Wnt proteins as modulators of synaptic plasticity.

Dynamic changes in the structure and function of synapses in response to the environment, termed synaptic plasticity, are the cellular basis of learning and memory. At excitatory synapses, activation of NMDA receptors by glutamate leads to calcium influx triggering intracellular pathways that promote the trafficking of AMPA receptors to the post-synaptic membrane and actin remodeling. New evidence shows that Wnt secreted proteins, known for their role in synapse development, are essential for early stages of long-term potentiation, a form of plasticity that increases synaptic strength. Here, we review recent progress in this area and the significance of Wnt signaling to synaptic plasticity in health and disease. Crown

Current Opinion in Neurobiology 2018, 53:90–95

This review comes from a themed issue on Developmental neuroscience

Edited by Alex Kolodkin and Guillermina López-Bendito

For a complete overview see the and the

Available online 2nd July 2018

0959-4388/Crown Copyright © 2018 Published by Elsevier Ltd.
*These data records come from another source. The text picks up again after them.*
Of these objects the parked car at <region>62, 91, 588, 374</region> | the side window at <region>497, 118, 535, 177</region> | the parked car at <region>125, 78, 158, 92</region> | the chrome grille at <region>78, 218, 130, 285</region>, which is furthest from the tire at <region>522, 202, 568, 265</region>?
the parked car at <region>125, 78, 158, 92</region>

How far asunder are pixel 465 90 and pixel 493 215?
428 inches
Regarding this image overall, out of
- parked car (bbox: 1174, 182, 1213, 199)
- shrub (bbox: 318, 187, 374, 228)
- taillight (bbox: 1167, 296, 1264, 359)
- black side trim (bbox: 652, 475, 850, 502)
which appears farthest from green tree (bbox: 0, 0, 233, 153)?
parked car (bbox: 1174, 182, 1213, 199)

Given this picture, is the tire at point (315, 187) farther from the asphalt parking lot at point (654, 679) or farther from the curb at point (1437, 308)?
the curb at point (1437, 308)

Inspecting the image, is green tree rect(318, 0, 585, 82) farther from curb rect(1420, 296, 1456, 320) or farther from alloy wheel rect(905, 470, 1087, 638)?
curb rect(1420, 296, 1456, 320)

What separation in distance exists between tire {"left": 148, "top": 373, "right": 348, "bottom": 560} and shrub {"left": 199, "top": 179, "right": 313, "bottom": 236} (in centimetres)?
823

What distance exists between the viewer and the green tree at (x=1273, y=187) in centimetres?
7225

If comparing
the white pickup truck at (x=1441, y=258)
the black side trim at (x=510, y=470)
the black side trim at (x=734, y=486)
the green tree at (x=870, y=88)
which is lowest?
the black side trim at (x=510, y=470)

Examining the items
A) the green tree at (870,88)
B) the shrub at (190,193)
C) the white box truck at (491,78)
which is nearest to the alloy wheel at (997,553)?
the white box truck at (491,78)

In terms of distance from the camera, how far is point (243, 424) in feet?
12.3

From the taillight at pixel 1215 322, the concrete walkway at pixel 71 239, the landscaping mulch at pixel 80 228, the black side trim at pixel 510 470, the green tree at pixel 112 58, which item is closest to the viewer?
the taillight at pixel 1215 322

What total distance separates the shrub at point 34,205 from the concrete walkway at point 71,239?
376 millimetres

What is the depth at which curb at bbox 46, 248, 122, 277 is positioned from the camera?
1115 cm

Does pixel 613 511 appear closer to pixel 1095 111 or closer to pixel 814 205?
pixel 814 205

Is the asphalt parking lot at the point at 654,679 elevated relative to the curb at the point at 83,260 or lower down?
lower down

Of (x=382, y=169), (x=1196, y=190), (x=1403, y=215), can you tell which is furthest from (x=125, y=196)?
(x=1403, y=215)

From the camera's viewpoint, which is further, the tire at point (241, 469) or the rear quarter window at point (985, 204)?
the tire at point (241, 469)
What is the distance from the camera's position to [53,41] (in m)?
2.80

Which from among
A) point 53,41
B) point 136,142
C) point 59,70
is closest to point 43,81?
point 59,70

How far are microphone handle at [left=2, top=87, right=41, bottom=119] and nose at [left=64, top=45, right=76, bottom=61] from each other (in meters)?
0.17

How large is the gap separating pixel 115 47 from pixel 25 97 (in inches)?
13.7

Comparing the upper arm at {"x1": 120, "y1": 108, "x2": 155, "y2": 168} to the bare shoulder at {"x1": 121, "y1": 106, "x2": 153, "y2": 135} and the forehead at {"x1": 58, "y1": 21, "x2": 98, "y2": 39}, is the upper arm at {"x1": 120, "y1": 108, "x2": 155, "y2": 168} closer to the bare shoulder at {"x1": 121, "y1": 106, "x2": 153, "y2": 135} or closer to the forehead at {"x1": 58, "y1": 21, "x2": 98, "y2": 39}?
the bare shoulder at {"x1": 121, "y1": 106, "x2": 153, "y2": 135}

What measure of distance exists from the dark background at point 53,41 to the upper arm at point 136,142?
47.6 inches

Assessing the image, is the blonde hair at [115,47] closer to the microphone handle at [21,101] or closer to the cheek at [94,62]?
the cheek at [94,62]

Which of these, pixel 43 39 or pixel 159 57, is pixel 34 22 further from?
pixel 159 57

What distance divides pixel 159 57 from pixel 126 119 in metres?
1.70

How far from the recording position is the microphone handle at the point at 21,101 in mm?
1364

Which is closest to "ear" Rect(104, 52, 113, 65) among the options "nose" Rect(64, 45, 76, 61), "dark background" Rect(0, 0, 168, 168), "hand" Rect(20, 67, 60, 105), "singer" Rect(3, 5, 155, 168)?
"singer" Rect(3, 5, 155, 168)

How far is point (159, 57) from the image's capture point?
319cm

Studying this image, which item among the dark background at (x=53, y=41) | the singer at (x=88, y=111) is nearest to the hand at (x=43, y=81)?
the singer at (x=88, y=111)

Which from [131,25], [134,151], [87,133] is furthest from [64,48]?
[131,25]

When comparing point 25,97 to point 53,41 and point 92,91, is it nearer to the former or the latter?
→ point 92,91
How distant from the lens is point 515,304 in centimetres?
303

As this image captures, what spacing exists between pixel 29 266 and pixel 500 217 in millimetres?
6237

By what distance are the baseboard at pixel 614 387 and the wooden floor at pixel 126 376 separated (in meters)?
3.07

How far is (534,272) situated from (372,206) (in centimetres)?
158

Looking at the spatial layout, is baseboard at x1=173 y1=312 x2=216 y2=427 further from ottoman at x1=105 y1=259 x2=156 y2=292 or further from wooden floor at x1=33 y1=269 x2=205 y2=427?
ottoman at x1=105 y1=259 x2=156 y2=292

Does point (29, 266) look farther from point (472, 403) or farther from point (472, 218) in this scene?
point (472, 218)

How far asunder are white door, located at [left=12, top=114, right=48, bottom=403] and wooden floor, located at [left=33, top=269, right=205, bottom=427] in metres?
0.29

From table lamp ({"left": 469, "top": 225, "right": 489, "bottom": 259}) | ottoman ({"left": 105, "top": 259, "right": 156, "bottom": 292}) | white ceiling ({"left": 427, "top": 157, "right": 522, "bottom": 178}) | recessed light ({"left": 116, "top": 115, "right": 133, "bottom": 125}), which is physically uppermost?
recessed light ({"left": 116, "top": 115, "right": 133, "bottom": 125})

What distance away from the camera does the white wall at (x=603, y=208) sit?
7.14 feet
This is an open access article under the CC BY license (http://creativecommons.org/licenses/by/4.0/).

Introduction

Modulation in the strength of glutamatergic synapses in response to different inputs form the cellular basis of learning and memory [1]. Changes in the structure of dendritic spines, small protrusions that receive primarily excitatory input, and in the localization and function of ionotropic glutamate receptors (NMDA-type and AMPA-type) to spines are crucial for the modulation of synaptic efficacy [2, 3, 4]. Long-term potentiation (LTP) and long-term depression (LTD) are two established paradigms of synaptic plasticity, which are extensively studied in the hippocampus, an area of the brain essential for in learning and memory. LTP is defined as a long-lasting increase in synaptic strength whereas LTD is the opposite [1]. Both LTP and LTD last from minutes to days and research into the molecular events involved is essential for understanding the underlying mechanisms of memory formation.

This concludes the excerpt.